The Heartlands Best Reads of 2021 –#10 On Juneteenth

Photo by Toa Heftiba on Unsplash

The end of the year is approaching quickly so it must be time for the Heartlands Best Reads list. It’s been a good year for reading, even with a move and shift in environment. This is the fifth year for this list.

A quick reminder of the criteria for making this list: writing with a strong sense of place, particular attention to the South and its enduring themes of race and faith, poetry, Texas. The books don’t have to be written in 2021, though a book that is written in the current year does get a little more weight. (Hence the unusual sight of William Faulkner and Willa Cather below other reads last year.)

I’ll be rolling these books out over the next two weeks, so we’ll start today with #10–On Juneteenth by Annette Gordon-Reed. I did not expect this to be the Texas book of the year.
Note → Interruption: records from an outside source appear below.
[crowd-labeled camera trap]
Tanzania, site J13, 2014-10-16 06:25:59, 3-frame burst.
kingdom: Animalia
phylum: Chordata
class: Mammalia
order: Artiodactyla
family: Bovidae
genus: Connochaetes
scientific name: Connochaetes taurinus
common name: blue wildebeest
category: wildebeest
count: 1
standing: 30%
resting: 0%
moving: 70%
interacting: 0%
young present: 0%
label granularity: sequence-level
Despite the fact that Juneteenth is a holiday that has its origins in Galveston where the belated news of emancipation reached enslaved people on June 19, 1865, I didn’t foresee that Gordon-Reed would widen the lens to create a book about the place of Texas in the nation.

The essays in this book are part history and part memoir, written with grace and wisdom by one of our best public historians who is herself a native of Texas. I’m a sucker for a Texas book, but this one is good for everyone.